One of the sad ironies of modern education is that the more expert you become in your field, the harder you have to work to be able to get in front of a classroom. It comes as no surprise. Our primary role (mine is 80%) is research, leaving only 20% for teaching, and that is mostly satisfied by direct supervision of graduate students.
I'm also a full-time administrator, so that takes the rest of my time. I get to do a lot of guest lectures and teach about 25% of a graduate course in the area of sensory biology and biochemical signal transduction.
This semester I had a problem. A scientist on the faculty here was serving in Washington with NSF. He taught undergraduate molecular biology, a key course for many students.
There is no possible way that I should have taken on teaching an undergraduate course.

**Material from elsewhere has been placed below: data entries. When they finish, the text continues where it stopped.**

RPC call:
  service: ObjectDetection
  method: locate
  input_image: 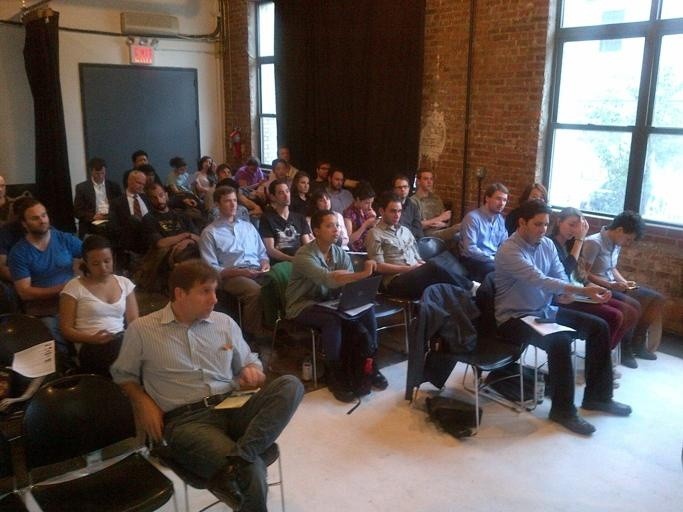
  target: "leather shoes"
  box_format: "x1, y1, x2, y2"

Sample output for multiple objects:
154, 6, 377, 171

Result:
369, 362, 389, 390
208, 468, 244, 505
327, 374, 355, 403
549, 412, 596, 433
582, 399, 631, 416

But wow, I'm so glad I did.
While I should never have done it, I jumped at the chance to teach his course, and ended up teaching the first third of it.
It was a pleasure to talk about the fundamentals of DNA and RNA, about basic biochemistry and the techniques and methods that shape our foundation of modern biotechnology.
They were a quiet class. It was at 8:30 in the morning and that might have something to do with it.
Yesterday I gave them the exam. It was my last time with them.
As they turned in their exams something very unusual happened.
I'd say about half of them held out their hand for a handshake and said thank you.
I have to always remember that day. Opportunities to share science are frequent, and they take tremendous time, preparation and effort.
This time I got the feeling that it was truly appreciated, and maybe those efforts made a difference.